Fondamentali saranno anche le valutazioni del Quirinale, chiamato a gestire una crisi al buio in una fase estremamente delicata per il Paese. Il Capo dello Stato ritiene la soluzione dei “responsabili” poco affidabile e dagli esiti troppo incerti. Una nuova maggioranza – estemporanea per composizione e modalità di formazione – rimane un’opzione non particolarmente gradita a Mattarella, che mette in guardia Conte: se il Premier deciderà di andare alla conta in Aula, soltanto la formazione di gruppi parlamentari apertamente schierati in suo favore potrà essere vista di buon occhio dal Quirinale. Non ci gira intorno, il Presidente della Repubblica: per avere un nuovo incarico, quindi, Conte dovrà avere dalla sua numeri certi.
Ed è proprio su input del Capo dello Stato che, appena uscito dal Quirinale, Conte aveva tentato per l’ultima volta la via della pace con Matteo Renzi: Mattarella non ha apprezzato la forzatura messa in atto dal Premier due giorni prima – “un atto difensivo“, si è giustificato l’Avvocato – e ha invitato il Presidente del Consiglio a provare a ricucire lo strappo in extremis.

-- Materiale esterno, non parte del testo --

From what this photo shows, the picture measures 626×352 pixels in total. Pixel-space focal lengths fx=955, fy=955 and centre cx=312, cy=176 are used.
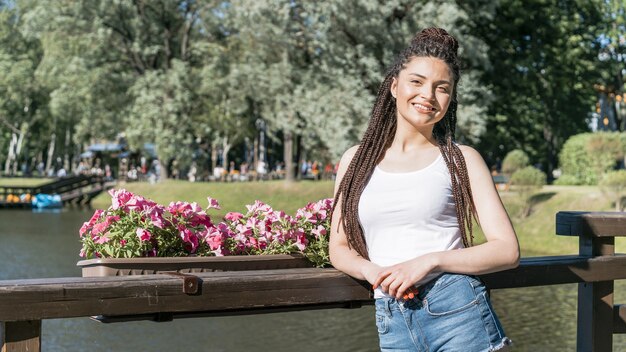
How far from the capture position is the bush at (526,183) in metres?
28.2

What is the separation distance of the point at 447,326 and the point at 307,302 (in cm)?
82

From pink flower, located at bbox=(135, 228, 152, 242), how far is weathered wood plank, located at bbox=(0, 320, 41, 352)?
0.84 metres

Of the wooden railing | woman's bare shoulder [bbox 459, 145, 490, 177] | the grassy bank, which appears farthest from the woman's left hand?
the wooden railing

Allo stesso obiettivo lavoravano, sin dalla serata di due giorni fa, i mediatori PD Andrea Orlando e Dario Franceschini, che, in contatto con Renzi, propongono all’ex segretario un patto di legislatura. Lo stesso che Conte prospetterà ai giornalisti che lo attendono fuori dal Quirinale. Sembra quasi che la situazione possa cambiare ancora, che il quadro possa ricomporsi. Fino a quando il trio Bellanova-Bonetti-Scalfarotto, guidato da Renzi, non si presenta in conferenza stampa e stacca la spina al Conte bis.

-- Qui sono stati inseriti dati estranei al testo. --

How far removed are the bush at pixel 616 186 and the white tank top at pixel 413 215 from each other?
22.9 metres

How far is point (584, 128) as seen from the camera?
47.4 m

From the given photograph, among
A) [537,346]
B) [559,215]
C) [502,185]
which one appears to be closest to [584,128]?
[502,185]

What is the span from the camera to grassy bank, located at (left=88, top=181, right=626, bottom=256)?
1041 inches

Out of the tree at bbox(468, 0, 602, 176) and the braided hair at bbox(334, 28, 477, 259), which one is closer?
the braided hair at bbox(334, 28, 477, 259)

Lo fa in una conferenza stampa dai toni anche duri e spesso provocatori – non una novità per l’uomo di Rignano – che finiscono per schiacciare ancora di più il PD sull’avvocato: dopo averlo difeso, anche se non con la piena convinzione di tutto il partito, ora i Dem si definiscono convintamente al fianco del Premier, chiudendo ad ulteriori trattative con chi ha fatto saltare il banco. E’ anche in quest’ottica che va letto il sempre più frenetico lavoro del regista delle architetture PD, Goffredo Bettini, impegnatissimo nelle ultime ore nella ricerca di numeri certi soprattutto al Senato. Operazione non scontata, visto che ieri sera, in un vertice parallelo, il Centrodestra ha mostrato ancora grande compattezza, con Silvio Berlusconi marcato stretto dagli alleati sovranisti.

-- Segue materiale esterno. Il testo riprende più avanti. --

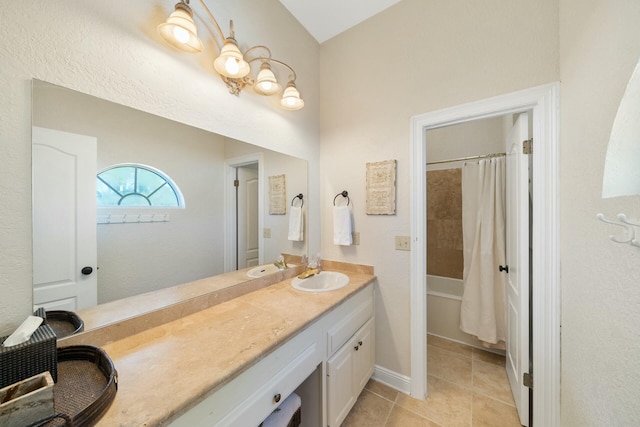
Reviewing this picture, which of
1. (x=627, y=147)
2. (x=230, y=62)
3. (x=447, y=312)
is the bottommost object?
(x=447, y=312)

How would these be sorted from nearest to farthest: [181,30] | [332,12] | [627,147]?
[627,147], [181,30], [332,12]

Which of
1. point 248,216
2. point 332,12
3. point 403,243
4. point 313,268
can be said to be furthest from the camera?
point 313,268

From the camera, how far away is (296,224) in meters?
1.90

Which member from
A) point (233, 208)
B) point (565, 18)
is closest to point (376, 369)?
point (233, 208)

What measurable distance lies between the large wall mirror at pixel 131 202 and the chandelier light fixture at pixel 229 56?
347mm

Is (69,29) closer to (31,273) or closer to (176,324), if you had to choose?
(31,273)

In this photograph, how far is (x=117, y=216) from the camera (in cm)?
98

Qualche singolo parlamentare di Forza Italia, però, potrebbe decidere di fare il grande salto – magari anche grazie alla mediazione di Gianni Letta – così come, nel gruppo di Italia Viva, qualcuno alla fine potrebbe decidere di tirarsi indietro, e di rimanere nell’alveo della Maggioranza svanita. Molto, se non tutto, dipenderà da questi sette giorni. Quelli in cui il congelamento della crisi sarà utilizzato da Conte per costruire numeri e programmi di una terza edizione del suo Governo.